**Input for this task**

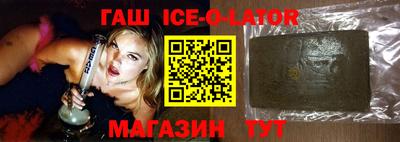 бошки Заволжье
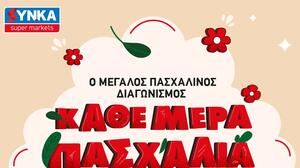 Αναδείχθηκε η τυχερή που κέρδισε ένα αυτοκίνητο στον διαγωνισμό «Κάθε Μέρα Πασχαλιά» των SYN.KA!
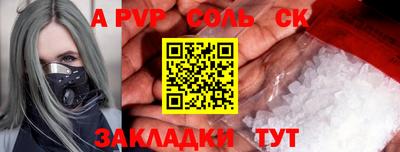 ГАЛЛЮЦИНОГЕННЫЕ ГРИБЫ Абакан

...

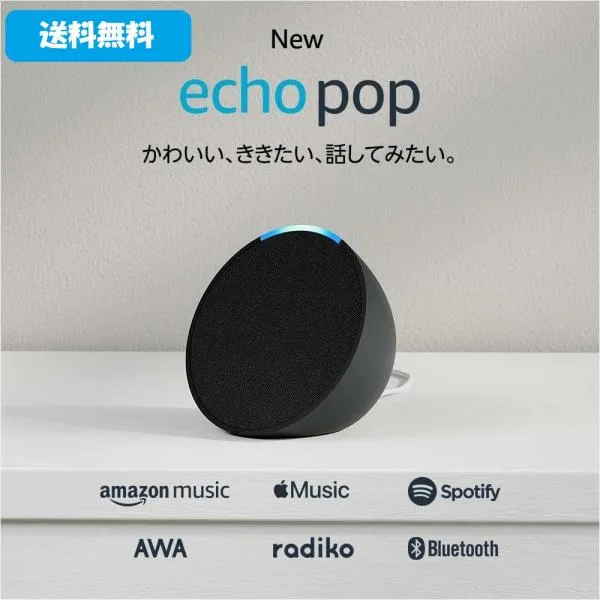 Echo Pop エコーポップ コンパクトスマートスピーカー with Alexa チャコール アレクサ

**Task to complete**
Take the lines above starting at the one containing "бошки Заволжье" and ending at the one containing "ГАЛЛЮЦИНОГЕННЫЕ ГРИБЫ Абакан", and print them again exactly, without pictures.

**Solution to the problem**
 бошки Заволжье
 Αναδείχθηκε η τυχερή που κέρδισε ένα αυτοκίνητο στον διαγωνισμό «Κάθε Μέρα Πασχαλιά» των SYN.KA!
 ГАЛЛЮЦИНОГЕННЫЕ ГРИБЫ Абакан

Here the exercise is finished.